Anglican Shrine of Our Lady of Walsingham

The Anglican Shrine of Our Lady of Walsingham is a Church of England shrine church, built in 1938 in Walsingham, Norfolk, England. It was established as part of the revival of pilgrimage devotion led by Father Alfred Hope Patten in the 1920s.

Walsingham is the site of the reputed Marian vision experienced by Lady Richeldis de Faverches, traditionally dated to 1061, though these accounts are regarded as legend rather than historically verified. Lady Richeldis' reputed Marian vision of the Virgin Mary is among the earliest recorded in England and was central to the establishment of Walsingham as a pilgrimage site. The Virgin Mary is venerated at the shrine as Our Lady of Walsingham, and the original site of the 'Holy House' at Walsingham Priory became one of the most important pilgrimage destinations in medieval England.

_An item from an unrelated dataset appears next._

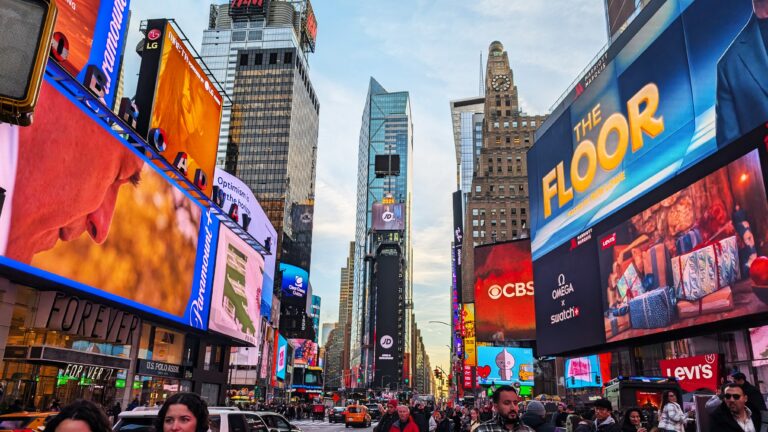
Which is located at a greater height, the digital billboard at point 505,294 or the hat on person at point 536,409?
the digital billboard at point 505,294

The original Holy House contained a revered wooden image of Our Lady, further emphasising its role as a centre of Marian devotion and pilgrimage, until it was seized and destroyed during the English Reformation. In 1538, under Henry VIII's dissolution of the monasteries, Walsingham Priory was suppressed, and the statue of Our Lady of Walsingham was reportedly taken to London and burned, bringing an end to its status as a pilgrimage site for centuries—until its revival in the late 19th and early 20th centuries.